## GIVEN PROBLEM
Copy the listing below word for word, starting with the line that contains "Label: cell." and going on through the line that contains "99L30 102V105H33V106H40L42 104V100H43L42". Leave the pictures out of your copy.

## DATA RECORDS

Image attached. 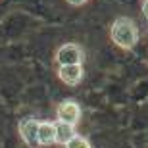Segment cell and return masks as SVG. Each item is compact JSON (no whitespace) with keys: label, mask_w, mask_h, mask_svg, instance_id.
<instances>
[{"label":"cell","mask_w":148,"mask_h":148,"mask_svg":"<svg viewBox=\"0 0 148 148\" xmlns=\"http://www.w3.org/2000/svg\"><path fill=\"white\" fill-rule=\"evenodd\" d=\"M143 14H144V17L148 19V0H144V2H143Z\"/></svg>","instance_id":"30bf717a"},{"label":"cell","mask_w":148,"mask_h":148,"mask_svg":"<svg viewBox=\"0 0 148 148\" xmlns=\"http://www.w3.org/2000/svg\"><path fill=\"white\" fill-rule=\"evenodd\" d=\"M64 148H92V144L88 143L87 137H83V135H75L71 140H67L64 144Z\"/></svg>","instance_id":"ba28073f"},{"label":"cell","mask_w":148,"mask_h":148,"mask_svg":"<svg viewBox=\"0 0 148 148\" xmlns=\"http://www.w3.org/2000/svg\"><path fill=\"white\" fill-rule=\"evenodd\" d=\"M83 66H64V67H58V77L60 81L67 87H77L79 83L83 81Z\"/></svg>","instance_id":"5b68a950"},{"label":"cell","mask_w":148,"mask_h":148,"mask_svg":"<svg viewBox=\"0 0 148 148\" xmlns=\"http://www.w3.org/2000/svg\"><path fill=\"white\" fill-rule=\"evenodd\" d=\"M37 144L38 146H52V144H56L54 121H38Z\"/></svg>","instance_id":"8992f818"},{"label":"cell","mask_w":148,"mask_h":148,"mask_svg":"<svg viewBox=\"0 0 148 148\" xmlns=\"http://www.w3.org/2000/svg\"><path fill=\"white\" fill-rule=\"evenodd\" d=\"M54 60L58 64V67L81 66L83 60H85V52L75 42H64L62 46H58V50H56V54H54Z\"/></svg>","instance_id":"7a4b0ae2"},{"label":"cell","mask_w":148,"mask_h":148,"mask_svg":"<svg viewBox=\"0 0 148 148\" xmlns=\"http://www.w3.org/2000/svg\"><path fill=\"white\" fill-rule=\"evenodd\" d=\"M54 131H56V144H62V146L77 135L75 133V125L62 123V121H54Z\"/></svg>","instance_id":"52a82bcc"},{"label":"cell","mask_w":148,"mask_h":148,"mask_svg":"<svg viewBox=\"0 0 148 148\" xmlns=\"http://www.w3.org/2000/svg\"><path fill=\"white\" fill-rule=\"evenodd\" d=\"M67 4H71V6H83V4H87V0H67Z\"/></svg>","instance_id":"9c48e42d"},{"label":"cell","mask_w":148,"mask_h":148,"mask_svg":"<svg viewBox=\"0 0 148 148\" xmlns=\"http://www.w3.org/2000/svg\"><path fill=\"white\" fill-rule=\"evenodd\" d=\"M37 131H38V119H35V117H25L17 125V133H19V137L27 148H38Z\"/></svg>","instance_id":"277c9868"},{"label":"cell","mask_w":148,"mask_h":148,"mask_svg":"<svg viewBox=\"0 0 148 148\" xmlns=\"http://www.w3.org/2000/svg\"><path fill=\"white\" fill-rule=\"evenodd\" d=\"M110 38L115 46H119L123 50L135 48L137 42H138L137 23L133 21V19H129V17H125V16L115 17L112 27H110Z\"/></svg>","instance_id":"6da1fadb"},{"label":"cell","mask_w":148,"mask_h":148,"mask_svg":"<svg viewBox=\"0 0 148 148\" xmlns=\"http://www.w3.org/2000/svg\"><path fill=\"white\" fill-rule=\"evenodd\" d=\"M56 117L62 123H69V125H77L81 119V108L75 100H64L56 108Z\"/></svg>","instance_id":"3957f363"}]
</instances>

==

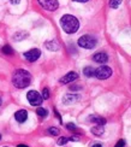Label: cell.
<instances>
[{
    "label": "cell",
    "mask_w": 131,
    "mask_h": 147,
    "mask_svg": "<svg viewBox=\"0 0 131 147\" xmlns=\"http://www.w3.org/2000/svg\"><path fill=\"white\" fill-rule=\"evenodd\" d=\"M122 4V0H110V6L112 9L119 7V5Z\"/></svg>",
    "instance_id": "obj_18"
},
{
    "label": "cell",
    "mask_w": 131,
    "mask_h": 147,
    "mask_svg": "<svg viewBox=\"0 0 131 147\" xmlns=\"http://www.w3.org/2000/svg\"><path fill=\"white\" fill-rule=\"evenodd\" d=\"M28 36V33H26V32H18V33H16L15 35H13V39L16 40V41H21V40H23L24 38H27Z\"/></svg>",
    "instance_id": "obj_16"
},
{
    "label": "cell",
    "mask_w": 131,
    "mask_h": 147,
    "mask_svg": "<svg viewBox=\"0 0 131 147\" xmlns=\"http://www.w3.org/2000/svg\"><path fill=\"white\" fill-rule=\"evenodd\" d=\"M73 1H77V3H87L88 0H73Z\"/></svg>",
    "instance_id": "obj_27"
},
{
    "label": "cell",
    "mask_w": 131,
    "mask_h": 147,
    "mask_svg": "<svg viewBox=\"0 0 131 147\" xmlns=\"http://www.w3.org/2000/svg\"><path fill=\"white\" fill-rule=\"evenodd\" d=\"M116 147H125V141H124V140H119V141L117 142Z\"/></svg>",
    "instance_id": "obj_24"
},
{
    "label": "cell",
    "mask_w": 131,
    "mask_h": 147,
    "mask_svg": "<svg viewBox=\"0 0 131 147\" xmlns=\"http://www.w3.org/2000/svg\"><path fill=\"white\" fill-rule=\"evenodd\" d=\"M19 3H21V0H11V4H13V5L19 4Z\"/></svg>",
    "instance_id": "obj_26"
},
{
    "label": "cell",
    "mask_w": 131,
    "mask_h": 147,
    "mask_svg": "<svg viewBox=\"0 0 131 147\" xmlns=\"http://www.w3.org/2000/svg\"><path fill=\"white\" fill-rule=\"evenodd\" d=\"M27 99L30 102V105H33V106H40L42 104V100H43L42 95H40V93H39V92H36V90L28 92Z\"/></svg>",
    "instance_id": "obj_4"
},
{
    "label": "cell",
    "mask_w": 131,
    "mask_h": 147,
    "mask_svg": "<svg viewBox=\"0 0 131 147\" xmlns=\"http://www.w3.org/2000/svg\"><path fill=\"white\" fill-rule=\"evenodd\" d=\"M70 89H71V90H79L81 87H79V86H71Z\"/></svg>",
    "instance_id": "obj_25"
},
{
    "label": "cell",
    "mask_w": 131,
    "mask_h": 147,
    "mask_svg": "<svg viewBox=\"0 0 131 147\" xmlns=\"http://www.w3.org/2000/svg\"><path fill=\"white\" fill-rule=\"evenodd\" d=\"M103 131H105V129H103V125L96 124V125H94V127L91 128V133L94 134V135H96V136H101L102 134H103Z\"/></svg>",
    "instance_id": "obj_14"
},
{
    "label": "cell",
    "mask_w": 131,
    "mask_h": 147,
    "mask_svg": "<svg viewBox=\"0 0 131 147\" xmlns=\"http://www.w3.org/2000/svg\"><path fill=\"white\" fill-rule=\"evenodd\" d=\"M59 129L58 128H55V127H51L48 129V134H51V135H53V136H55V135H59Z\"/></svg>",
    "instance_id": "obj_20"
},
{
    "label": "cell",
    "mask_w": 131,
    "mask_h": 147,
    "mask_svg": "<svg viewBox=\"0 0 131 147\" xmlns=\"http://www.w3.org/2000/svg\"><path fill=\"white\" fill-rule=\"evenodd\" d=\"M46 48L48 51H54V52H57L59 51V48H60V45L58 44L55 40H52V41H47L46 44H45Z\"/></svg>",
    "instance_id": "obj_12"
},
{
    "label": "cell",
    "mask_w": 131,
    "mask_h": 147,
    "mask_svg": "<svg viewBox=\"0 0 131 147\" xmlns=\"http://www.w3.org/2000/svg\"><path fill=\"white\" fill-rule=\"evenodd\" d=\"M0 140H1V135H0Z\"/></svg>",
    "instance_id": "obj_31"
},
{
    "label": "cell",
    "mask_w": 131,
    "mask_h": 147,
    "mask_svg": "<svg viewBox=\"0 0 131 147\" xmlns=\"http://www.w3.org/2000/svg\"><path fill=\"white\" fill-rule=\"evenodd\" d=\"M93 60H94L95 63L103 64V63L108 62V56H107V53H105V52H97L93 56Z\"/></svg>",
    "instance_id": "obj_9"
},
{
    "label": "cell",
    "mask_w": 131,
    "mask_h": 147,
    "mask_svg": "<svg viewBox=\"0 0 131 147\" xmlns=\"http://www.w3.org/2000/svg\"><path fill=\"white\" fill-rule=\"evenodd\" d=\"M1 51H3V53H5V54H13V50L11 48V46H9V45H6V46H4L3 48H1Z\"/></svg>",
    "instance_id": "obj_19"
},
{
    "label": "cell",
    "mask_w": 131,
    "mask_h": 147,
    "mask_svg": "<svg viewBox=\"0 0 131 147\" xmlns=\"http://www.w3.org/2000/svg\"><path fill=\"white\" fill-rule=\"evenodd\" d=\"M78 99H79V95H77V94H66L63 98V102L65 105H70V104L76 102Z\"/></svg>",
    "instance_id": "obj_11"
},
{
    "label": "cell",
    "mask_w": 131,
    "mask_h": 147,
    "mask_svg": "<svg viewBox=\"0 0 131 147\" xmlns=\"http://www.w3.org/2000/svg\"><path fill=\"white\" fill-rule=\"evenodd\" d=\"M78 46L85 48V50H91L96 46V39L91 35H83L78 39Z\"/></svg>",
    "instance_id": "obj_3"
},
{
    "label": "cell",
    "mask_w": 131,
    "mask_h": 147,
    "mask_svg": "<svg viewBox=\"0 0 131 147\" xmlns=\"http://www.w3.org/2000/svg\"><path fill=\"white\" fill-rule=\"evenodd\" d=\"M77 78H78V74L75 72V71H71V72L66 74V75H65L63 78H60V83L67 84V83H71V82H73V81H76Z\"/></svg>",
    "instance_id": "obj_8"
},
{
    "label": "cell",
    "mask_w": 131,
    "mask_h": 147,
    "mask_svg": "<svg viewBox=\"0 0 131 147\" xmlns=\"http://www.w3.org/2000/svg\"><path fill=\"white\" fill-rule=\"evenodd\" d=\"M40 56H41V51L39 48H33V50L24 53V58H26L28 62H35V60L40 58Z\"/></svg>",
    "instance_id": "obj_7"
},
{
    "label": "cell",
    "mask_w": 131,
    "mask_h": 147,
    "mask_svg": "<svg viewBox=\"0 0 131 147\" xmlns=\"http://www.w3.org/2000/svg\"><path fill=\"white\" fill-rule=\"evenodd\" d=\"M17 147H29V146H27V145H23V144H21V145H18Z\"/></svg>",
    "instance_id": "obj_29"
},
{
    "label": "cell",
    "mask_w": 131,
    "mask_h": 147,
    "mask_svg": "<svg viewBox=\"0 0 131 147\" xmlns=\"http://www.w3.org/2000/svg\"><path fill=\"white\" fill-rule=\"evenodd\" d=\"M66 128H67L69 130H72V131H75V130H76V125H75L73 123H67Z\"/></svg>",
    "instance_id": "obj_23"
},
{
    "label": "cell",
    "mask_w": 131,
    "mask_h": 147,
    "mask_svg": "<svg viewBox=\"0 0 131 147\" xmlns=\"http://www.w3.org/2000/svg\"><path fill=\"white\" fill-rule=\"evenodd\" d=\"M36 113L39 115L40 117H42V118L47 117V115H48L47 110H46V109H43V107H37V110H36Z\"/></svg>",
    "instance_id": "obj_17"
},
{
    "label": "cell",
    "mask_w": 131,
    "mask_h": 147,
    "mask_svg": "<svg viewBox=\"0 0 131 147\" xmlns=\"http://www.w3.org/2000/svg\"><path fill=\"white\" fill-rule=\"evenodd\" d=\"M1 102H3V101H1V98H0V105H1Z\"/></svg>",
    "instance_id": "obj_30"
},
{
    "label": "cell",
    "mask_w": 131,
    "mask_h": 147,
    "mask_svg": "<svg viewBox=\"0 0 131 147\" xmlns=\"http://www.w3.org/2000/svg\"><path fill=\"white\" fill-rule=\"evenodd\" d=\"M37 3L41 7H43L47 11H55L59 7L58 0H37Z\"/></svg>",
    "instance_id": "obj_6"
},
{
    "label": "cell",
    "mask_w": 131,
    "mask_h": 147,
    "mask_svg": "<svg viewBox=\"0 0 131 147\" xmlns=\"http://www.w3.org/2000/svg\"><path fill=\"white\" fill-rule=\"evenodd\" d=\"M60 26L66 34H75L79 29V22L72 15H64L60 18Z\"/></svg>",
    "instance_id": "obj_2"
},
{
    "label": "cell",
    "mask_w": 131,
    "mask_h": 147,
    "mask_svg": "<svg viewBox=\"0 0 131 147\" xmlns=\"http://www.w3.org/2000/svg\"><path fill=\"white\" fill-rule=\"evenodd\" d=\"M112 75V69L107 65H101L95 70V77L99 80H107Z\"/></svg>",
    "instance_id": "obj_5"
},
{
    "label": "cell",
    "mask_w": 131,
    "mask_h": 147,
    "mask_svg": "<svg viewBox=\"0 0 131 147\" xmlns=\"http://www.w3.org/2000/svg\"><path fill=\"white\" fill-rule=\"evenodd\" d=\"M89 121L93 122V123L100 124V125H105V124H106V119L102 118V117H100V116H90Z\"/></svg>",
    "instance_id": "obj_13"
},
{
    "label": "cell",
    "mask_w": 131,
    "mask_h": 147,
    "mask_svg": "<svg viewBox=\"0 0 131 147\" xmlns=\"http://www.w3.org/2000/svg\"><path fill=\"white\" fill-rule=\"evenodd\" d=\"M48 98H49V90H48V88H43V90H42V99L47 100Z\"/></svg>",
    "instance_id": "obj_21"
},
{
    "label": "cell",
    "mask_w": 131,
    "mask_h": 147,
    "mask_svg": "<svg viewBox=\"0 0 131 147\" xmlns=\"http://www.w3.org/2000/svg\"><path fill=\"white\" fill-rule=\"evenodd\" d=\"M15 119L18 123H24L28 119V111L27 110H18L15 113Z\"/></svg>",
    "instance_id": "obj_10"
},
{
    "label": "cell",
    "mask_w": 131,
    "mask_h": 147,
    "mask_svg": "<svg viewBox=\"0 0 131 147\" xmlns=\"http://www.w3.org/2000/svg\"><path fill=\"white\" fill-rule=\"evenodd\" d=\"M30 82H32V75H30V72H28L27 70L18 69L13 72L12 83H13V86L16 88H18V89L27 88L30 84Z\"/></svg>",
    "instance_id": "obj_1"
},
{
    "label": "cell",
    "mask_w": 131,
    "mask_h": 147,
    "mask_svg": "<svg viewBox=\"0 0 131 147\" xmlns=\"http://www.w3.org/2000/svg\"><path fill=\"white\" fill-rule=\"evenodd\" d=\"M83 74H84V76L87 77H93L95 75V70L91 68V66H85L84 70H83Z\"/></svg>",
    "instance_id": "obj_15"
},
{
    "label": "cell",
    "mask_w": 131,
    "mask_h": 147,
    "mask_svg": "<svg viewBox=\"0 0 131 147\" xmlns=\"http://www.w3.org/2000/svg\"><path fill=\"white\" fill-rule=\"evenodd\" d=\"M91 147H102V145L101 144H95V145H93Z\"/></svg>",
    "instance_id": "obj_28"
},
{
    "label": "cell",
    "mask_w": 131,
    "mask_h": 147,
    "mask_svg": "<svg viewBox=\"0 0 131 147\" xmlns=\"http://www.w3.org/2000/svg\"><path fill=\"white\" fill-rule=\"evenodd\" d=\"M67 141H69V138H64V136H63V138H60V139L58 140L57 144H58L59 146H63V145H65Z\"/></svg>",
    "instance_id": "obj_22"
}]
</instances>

## SOLUTION FOR THIS TASK
Label: cell.
<instances>
[{
    "label": "cell",
    "mask_w": 131,
    "mask_h": 147,
    "mask_svg": "<svg viewBox=\"0 0 131 147\" xmlns=\"http://www.w3.org/2000/svg\"><path fill=\"white\" fill-rule=\"evenodd\" d=\"M122 4V0H110V6L112 9L119 7V5Z\"/></svg>",
    "instance_id": "obj_18"
},
{
    "label": "cell",
    "mask_w": 131,
    "mask_h": 147,
    "mask_svg": "<svg viewBox=\"0 0 131 147\" xmlns=\"http://www.w3.org/2000/svg\"><path fill=\"white\" fill-rule=\"evenodd\" d=\"M28 36V33H26V32H18V33H16L15 35H13V39L16 40V41H21V40H23L24 38H27Z\"/></svg>",
    "instance_id": "obj_16"
},
{
    "label": "cell",
    "mask_w": 131,
    "mask_h": 147,
    "mask_svg": "<svg viewBox=\"0 0 131 147\" xmlns=\"http://www.w3.org/2000/svg\"><path fill=\"white\" fill-rule=\"evenodd\" d=\"M73 1H77V3H87L88 0H73Z\"/></svg>",
    "instance_id": "obj_27"
},
{
    "label": "cell",
    "mask_w": 131,
    "mask_h": 147,
    "mask_svg": "<svg viewBox=\"0 0 131 147\" xmlns=\"http://www.w3.org/2000/svg\"><path fill=\"white\" fill-rule=\"evenodd\" d=\"M116 147H125V141H124V140H119V141L117 142Z\"/></svg>",
    "instance_id": "obj_24"
},
{
    "label": "cell",
    "mask_w": 131,
    "mask_h": 147,
    "mask_svg": "<svg viewBox=\"0 0 131 147\" xmlns=\"http://www.w3.org/2000/svg\"><path fill=\"white\" fill-rule=\"evenodd\" d=\"M19 3H21V0H11V4H13V5L19 4Z\"/></svg>",
    "instance_id": "obj_26"
},
{
    "label": "cell",
    "mask_w": 131,
    "mask_h": 147,
    "mask_svg": "<svg viewBox=\"0 0 131 147\" xmlns=\"http://www.w3.org/2000/svg\"><path fill=\"white\" fill-rule=\"evenodd\" d=\"M27 99L30 102V105H33V106H40L42 104V100H43L42 95H40V93H39V92H36V90L28 92Z\"/></svg>",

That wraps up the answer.